The Future of Not Working is about a few things, among them the test of universal basic income as viable social policy. It touches on the continuing and seismic shift in labor from humans to machine automation. But what it really helped me understand was how to help those in poverty:
One estimate, generated by Laurence Chandy and Brina
Seidel of the Brookings Institution, recently calculated
that the global poverty gap — meaning how much it would
take to get everyone above the poverty line — was just
$66 billion. That is roughly what Americans spend on
lottery tickets every year, and it is about half of what
the world spends on foreign aid.
People at the bottommost rungs of the socioeconomic ladder know exactly, like surgically-precisely what they need and the best way to get that to them is simple: cash.

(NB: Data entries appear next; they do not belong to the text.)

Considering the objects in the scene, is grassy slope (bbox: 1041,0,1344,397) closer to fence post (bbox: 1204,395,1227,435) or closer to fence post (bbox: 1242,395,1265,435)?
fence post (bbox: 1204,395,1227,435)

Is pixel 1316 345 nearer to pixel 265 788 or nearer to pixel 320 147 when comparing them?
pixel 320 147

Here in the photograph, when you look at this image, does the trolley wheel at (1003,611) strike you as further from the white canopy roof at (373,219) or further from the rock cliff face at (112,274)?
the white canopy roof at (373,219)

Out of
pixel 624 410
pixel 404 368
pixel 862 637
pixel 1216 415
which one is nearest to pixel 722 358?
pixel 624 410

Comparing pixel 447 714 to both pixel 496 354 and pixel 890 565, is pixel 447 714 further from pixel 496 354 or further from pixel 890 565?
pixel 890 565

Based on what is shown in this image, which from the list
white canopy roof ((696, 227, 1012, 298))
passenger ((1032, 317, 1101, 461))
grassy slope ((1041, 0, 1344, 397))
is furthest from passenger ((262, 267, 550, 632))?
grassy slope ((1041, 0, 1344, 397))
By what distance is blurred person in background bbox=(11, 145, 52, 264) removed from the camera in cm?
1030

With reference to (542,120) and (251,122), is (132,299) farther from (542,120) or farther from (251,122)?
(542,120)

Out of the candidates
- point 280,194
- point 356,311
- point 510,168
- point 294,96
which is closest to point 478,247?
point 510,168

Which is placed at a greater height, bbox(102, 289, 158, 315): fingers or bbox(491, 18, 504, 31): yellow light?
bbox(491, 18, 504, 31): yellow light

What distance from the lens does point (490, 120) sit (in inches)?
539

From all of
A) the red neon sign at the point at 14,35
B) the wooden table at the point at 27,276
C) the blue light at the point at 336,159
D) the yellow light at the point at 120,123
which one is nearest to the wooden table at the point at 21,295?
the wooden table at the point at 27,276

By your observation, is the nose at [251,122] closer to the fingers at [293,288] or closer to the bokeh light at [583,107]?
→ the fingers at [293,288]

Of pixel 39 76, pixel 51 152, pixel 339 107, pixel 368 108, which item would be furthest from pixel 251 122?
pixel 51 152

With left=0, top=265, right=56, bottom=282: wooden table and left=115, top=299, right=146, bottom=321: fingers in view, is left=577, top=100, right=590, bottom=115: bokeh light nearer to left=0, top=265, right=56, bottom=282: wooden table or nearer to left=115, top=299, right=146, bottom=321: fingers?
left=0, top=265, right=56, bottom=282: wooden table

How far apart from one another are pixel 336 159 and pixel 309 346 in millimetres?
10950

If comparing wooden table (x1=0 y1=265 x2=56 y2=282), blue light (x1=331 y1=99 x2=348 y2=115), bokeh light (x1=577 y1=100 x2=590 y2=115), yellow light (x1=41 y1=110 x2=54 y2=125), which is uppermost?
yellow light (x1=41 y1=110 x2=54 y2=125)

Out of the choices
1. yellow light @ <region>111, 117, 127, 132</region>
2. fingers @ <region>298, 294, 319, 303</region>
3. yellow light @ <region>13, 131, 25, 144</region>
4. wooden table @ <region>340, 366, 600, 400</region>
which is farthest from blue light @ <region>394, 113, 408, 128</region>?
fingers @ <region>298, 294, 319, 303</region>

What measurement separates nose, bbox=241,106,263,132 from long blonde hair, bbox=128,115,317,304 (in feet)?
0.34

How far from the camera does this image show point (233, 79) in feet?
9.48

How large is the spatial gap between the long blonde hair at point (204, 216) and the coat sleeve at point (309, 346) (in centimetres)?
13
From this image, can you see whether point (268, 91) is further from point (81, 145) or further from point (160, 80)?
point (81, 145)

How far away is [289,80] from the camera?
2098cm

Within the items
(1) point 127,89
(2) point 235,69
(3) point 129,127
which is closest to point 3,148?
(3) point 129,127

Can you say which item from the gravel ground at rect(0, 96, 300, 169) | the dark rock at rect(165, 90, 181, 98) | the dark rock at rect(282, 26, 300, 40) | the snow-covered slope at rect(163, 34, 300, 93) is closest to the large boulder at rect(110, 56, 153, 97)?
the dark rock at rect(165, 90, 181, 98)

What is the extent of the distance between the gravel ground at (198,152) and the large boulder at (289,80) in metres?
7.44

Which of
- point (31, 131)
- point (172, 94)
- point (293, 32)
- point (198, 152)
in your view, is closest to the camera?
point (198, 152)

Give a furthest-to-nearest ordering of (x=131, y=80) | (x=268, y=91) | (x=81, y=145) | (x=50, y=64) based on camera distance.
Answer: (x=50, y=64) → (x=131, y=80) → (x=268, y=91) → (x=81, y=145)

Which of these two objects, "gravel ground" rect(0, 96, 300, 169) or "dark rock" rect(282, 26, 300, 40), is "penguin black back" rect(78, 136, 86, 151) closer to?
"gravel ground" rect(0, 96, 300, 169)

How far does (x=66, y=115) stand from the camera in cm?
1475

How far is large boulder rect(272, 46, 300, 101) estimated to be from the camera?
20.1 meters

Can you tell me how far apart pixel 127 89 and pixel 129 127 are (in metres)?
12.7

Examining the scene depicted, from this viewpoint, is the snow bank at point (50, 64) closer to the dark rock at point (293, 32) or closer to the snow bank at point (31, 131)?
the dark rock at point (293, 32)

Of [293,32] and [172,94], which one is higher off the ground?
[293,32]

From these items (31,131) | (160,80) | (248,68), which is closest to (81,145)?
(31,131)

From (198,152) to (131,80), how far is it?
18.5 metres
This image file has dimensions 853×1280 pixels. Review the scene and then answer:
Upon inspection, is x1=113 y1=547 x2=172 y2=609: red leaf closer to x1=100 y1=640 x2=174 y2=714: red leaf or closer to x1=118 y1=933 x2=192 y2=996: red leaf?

Every gun that is made, every warship launched, every
rocket fired signifies, in the final sense, a theft from
those who hunger and are not fed, those who are cold and
are not clothed.
This world in arms is not spending money
alone. It is spending the sweat of its laborers, the
genius of its scientists, the hopes of its children. The
cost of one modern heavy bomber is this: a modern brick
school in more than 30 cities. It is two electric power
plants, each serving a town of 60,000 population. It is
two fine, fully equipped hospitals. It is some fifty
miles of concrete pavement. We pay for a single fighter
with a half-million bushels of wheat. We pay for a single
destroyer with new homes that could have housed more than
8,000 people. . . . This is not a way of life at all, in
any true sense. Under the cloud of threatening war, it is
humanity hanging from a cross of iron.